Information Extraction: What has Worked, What hasn't, and What has Promise for the Future
Ralph Weischedel, BBN Technologies
November 7, 2000
During the past 10 years, one of the dominant application areas for natural language processing research has been automatic extraction of information from text or speech to automatically update databases of names, descriptions, relations, and/or events.
During those same 10 years, natural language processing technology has experienced a paradigm shift -- formerly dominated by handwritten rules but now influenced by learning approaches.
This talk will review the underlying challenges, state benchmark results on standard test sets, point towards new directions, and suggest a vision for how technologies may be combined into useful systems.
Our primary focus among the competing approaches surveyed will be a recent approach to automatic information extraction based on statistical algorithms that learn to extract information from text or speech. The goal is to replace the requirement for writing patterns manually by annotating examples of the information to be extracted. We have evaluated this approach on news data.

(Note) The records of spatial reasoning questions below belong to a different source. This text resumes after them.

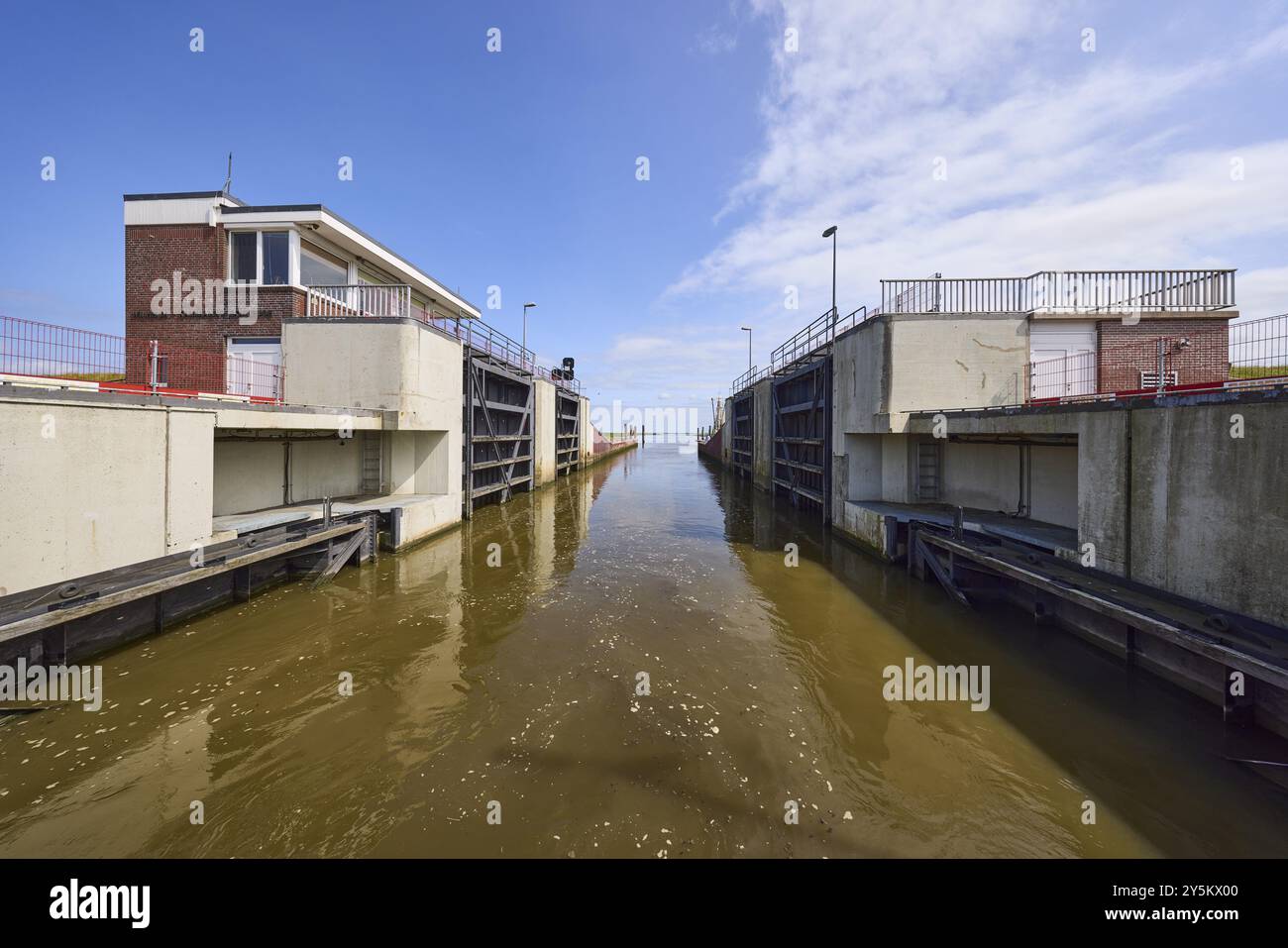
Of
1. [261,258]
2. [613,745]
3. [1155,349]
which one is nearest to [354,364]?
[261,258]

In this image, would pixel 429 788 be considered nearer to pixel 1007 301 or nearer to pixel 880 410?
pixel 880 410

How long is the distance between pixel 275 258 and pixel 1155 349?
27.2 metres

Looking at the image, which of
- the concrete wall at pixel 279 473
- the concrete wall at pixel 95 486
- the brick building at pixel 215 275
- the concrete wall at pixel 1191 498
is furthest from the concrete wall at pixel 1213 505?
the brick building at pixel 215 275

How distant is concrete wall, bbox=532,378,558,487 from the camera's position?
1067 inches

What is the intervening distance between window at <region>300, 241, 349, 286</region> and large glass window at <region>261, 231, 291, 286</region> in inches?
21.9

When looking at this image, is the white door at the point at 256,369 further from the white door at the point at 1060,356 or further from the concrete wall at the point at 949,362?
the white door at the point at 1060,356

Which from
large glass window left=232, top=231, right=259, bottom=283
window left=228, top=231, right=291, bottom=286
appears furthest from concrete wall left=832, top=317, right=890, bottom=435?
large glass window left=232, top=231, right=259, bottom=283

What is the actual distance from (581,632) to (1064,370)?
1535cm

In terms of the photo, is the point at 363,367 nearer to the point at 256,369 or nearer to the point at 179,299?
the point at 256,369

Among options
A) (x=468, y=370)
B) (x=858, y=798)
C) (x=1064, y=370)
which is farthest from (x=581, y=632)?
(x=1064, y=370)

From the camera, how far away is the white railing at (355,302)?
15891 millimetres

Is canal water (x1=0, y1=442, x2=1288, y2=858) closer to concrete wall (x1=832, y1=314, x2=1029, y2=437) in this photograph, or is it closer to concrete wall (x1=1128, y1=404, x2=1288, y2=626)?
concrete wall (x1=1128, y1=404, x2=1288, y2=626)

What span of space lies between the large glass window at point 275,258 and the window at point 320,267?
557 millimetres
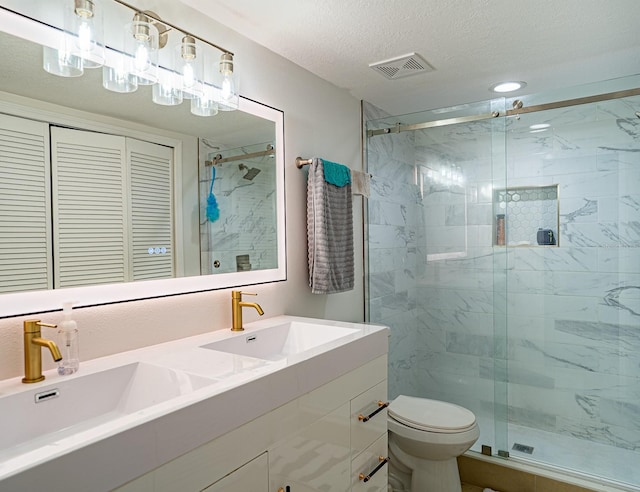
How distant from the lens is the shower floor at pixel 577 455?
2326 millimetres

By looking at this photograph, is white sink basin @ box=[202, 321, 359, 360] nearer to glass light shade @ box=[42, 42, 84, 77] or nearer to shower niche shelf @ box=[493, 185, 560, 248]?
glass light shade @ box=[42, 42, 84, 77]

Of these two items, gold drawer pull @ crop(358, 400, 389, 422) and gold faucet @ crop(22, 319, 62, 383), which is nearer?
gold faucet @ crop(22, 319, 62, 383)

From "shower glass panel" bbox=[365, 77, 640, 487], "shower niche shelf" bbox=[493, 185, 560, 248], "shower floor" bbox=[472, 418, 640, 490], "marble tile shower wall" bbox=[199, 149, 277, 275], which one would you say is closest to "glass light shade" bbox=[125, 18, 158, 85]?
"marble tile shower wall" bbox=[199, 149, 277, 275]

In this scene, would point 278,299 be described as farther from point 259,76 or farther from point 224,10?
point 224,10

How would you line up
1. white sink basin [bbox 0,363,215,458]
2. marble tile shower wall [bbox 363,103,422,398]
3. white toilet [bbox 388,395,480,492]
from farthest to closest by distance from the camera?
marble tile shower wall [bbox 363,103,422,398]
white toilet [bbox 388,395,480,492]
white sink basin [bbox 0,363,215,458]

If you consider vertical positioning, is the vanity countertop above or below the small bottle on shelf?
below

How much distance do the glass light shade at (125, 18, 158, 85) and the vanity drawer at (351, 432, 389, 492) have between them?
1.50 metres

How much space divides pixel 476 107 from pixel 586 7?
92 centimetres

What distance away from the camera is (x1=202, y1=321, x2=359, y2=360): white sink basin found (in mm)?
1670

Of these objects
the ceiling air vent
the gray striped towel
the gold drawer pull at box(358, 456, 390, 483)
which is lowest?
the gold drawer pull at box(358, 456, 390, 483)

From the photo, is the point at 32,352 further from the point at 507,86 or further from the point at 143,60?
the point at 507,86

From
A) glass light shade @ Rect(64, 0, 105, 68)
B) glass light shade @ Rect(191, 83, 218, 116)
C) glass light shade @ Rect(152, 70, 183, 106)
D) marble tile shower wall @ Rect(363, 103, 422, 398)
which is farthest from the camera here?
marble tile shower wall @ Rect(363, 103, 422, 398)

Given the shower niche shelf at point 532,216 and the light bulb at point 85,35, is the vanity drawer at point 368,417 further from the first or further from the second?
the shower niche shelf at point 532,216

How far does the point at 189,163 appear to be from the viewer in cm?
165
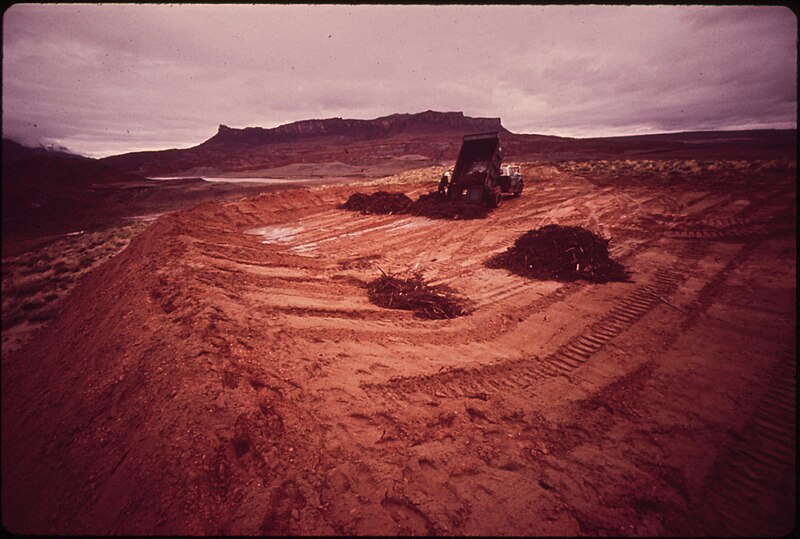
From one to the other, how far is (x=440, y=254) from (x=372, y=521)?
676 centimetres

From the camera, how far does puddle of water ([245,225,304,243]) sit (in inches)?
434

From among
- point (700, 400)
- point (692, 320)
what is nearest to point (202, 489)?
point (700, 400)

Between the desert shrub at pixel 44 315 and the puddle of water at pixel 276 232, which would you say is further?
the puddle of water at pixel 276 232

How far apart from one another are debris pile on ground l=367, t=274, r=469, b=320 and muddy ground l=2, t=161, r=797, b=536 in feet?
0.94

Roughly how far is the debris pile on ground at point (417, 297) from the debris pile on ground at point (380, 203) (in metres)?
7.76

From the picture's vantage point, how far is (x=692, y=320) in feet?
16.7

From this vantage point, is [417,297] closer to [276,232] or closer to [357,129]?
[276,232]

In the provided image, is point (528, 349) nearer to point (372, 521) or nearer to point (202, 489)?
point (372, 521)

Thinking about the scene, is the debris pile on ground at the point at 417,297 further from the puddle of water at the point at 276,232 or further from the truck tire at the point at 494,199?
the truck tire at the point at 494,199

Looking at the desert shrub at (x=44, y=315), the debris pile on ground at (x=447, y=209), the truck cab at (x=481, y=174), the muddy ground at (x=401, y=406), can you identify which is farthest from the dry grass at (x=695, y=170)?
the desert shrub at (x=44, y=315)

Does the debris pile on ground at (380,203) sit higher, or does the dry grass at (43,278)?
the debris pile on ground at (380,203)

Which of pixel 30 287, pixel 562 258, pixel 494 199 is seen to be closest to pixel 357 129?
pixel 494 199

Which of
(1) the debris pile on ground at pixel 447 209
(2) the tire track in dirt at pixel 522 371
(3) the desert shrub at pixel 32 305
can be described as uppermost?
(1) the debris pile on ground at pixel 447 209

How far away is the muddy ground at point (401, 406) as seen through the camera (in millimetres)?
2346
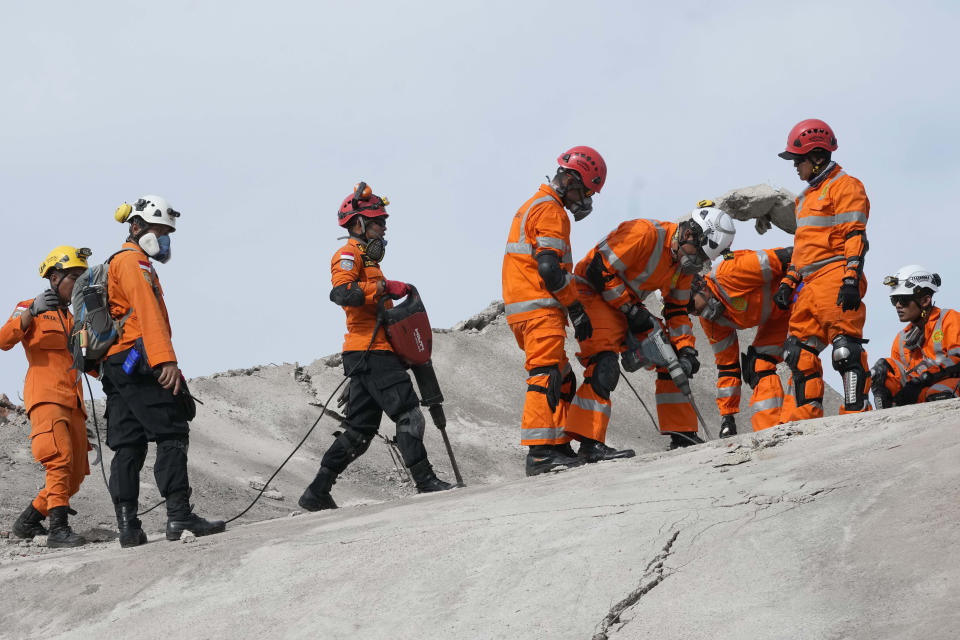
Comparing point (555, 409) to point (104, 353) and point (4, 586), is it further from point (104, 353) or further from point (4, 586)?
point (4, 586)

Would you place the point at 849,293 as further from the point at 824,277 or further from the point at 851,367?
the point at 851,367

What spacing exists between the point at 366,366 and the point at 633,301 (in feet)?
5.43

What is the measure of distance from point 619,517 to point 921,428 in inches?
51.6

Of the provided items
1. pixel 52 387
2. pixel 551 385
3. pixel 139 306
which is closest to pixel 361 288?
pixel 551 385

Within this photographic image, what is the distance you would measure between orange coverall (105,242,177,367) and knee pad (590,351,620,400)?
2341 mm

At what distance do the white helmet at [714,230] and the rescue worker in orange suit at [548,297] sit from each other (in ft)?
2.82

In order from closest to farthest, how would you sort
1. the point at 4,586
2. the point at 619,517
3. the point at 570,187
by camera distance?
1. the point at 619,517
2. the point at 4,586
3. the point at 570,187

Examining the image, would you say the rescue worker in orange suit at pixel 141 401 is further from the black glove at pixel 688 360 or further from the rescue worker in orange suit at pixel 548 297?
the black glove at pixel 688 360

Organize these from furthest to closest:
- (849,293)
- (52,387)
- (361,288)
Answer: (52,387), (361,288), (849,293)

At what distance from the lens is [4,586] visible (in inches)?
175

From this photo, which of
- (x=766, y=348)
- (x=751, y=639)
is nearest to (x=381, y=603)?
(x=751, y=639)

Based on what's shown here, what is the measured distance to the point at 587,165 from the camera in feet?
20.5

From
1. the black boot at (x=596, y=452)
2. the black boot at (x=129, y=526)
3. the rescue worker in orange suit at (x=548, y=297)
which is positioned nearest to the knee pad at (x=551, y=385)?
the rescue worker in orange suit at (x=548, y=297)

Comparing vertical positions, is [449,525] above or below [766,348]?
below
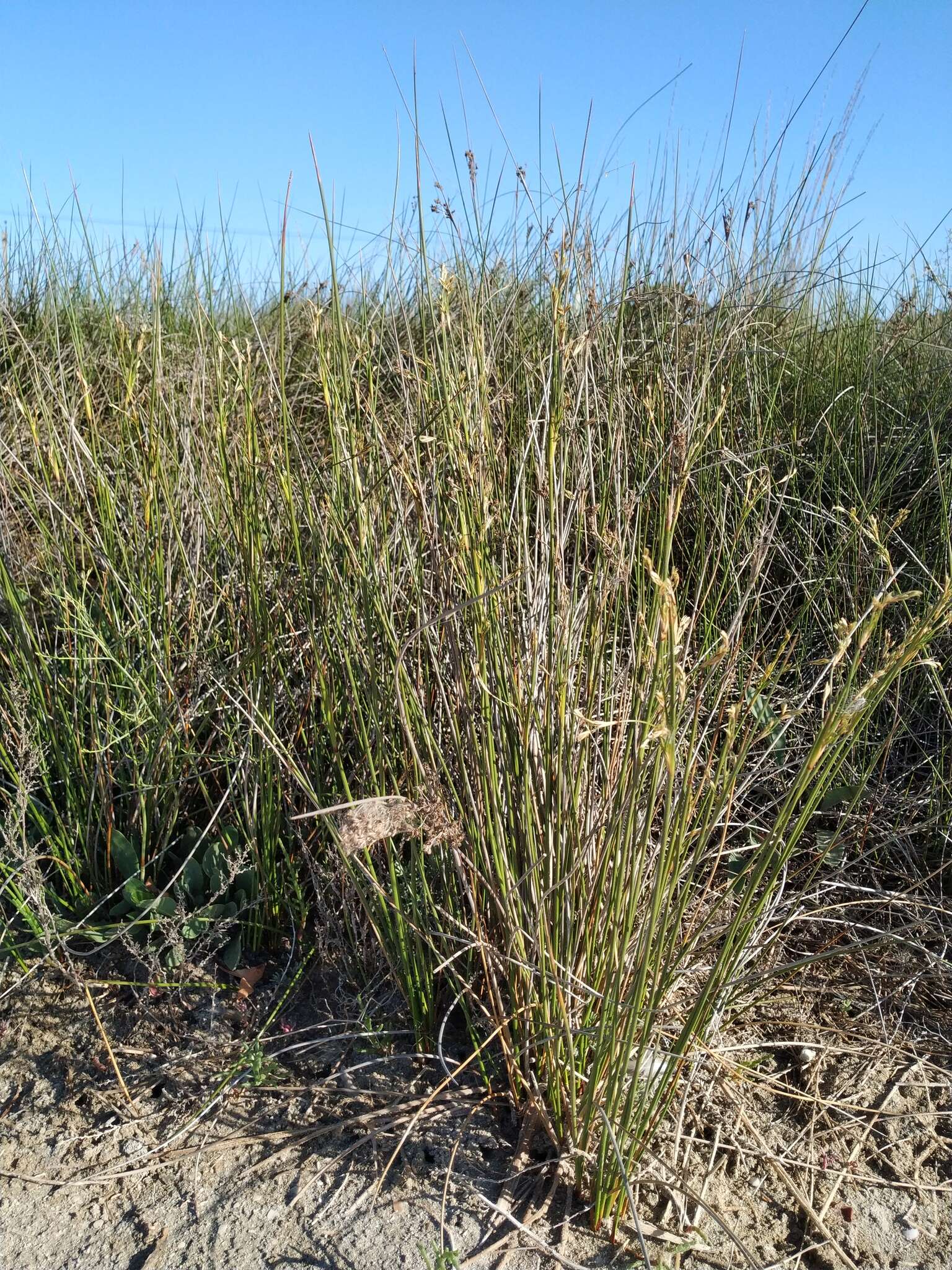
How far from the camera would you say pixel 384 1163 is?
149 centimetres

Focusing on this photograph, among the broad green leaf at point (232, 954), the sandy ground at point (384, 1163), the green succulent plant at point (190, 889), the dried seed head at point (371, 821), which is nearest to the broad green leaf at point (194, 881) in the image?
the green succulent plant at point (190, 889)

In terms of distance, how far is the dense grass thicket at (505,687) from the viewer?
4.31ft

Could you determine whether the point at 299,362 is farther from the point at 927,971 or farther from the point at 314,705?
the point at 927,971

Ralph Weischedel is a Principal Scientist at BBN with twenty-five years experience in written language processing, artificial intelligence, and knowledge representation. He leads a group of 10 full-time equivalents engaged in research, development, and application of natural language processing technology, including information extraction from text, and probabilistic language understanding. He is a past president of the Association for Computational Linguistics. He joined BBN in 1984, leaving the University of Delaware as an Associate Professor. He received his Ph.D. in Computer & Information Sciences from the University of Pennsylvania in 1975.